Next, there was the Rochefort 8, the Jan Brady of this abbey’s beers. It was sweeter than Rochefort 6 but with less hop character. Nonetheless, there remained good balance between malt and hops.
Finally, there was the Rochefort 12, the showpiece of the series and the best of the bunch. This one smelled of cherries, and it had some earthy notes. It had rich caramel malt character with hops only providing some light, necessary bitterness. There was an evident warming sensation, but it was not overly heavy.
Of course, I’ll have you know we ultimately located the grounds of the abbey. In the near silence, it would have been great to enjoy a brew!
Our next stop along the road was Brasserie d’Orval. We couldn’t help but feel welcome immediately.
This place was actually quite the site to visit. Beyond just the beer, there is a museum on-site within the ruins of the original abbey. Of course, you’ll get a bit of beer education along the way.

#### PROBLEMS TO SOLVE
• a. According to the abbey beer passage, what did the Rochefort 12 smell of?
• b. Continue the abbey beer passage from its final sentence.
The data after the abbey beer passage is not needed.

#### COLLECTED DATA
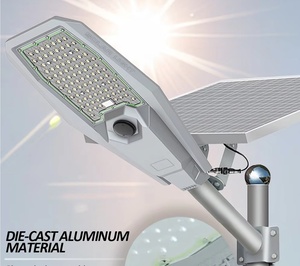 Outdoor Remote Dimmable <strong>Solar</strong> <strong>System</strong> Street <strong>Light</strong> 100w 200w 300w 400w Street <strong>Solar</strong> <strong>Lights</strong> Outdoor - Product Image 6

#### WRITTEN RESPONSES
• a. It smelled of cherries.

• b.
Additionally, they make cheese that is available commercially and at their café. Of course, I had to visit the café and have a plain, old Orval. It had clean malt character and the larger hop character that was expected, and these characteristics were on further display in the fresh beer. There was the additional characteristic funk, of course.
I also tried the Orval “Veili” from their menu, which is described as Orval cellared for at least one year. Mine had been sitting since February of 2012. The beer was more yeasty and malty, almost like a more “traditional” abbey ale. In all honesty, the beer seemed to lose some of its more vibrant, distinct characteristics.
Last but not least, not in any way, was the Petit Orval or patersbier. This monks’ table beer, which was served from a keg, was less than 5% ABV and it smelled almost American in hop character. There was also an even more distinct hoppy taste than the original Orval. Basically, it came off as Belgian Pale Ale but with “traditional” hop character. Quite frankly, this would probably do well in the United States, but alas…
Our final stop of the Trappist tour was the Abbaye Notre Dame de Scourmont, or, the home of Chimay. After visiting the grounds, which were, quite frankly, the most beautiful, we made our way to the café where I helped myself to a rather generous sampling of the fine “house” beers.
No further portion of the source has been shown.